§ WHAT YOU SHOULD DO:
Each line below from the one containing "To assess whether" through the one containing "Given this setup, evaluate" is to be given again exactly, and no line outside that span.

------------------------------------------------------------------------

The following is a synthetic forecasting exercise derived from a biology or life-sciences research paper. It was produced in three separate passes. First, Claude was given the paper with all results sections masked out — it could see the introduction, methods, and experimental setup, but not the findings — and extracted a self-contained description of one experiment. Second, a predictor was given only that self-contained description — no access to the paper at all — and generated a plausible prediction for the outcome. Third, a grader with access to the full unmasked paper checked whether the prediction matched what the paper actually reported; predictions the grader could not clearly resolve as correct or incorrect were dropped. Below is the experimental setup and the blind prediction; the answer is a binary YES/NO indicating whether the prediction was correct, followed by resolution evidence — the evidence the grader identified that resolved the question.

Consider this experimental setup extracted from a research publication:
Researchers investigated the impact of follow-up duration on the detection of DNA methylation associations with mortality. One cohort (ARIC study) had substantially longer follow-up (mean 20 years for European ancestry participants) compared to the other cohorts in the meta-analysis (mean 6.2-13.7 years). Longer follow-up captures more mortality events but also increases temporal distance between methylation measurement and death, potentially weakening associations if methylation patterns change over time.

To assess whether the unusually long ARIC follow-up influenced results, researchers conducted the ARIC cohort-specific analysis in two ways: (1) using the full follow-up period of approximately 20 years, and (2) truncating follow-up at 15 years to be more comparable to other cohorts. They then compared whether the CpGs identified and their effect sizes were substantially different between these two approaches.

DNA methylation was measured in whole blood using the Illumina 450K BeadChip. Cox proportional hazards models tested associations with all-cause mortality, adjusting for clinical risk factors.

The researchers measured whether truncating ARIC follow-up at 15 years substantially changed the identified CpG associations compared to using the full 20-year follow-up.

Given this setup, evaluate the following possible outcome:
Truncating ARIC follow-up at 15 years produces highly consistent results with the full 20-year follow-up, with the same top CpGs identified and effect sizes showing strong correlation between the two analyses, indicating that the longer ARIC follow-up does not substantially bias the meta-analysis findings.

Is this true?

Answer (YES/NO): YES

------------------------------------------------------------------------

§ RESPONSE AREA:
To assess whether the unusually long ARIC follow-up influenced results, researchers conducted the ARIC cohort-specific analysis in two ways: (1) using the full follow-up period of approximately 20 years, and (2) truncating follow-up at 15 years to be more comparable to other cohorts. They then compared whether the CpGs identified and their effect sizes were substantially different between these two approaches.

DNA methylation was measured in whole blood using the Illumina 450K BeadChip. Cox proportional hazards models tested associations with all-cause mortality, adjusting for clinical risk factors.

The researchers measured whether truncating ARIC follow-up at 15 years substantially changed the identified CpG associations compared to using the full 20-year follow-up.

Given this setup, evaluate the following possible outcome:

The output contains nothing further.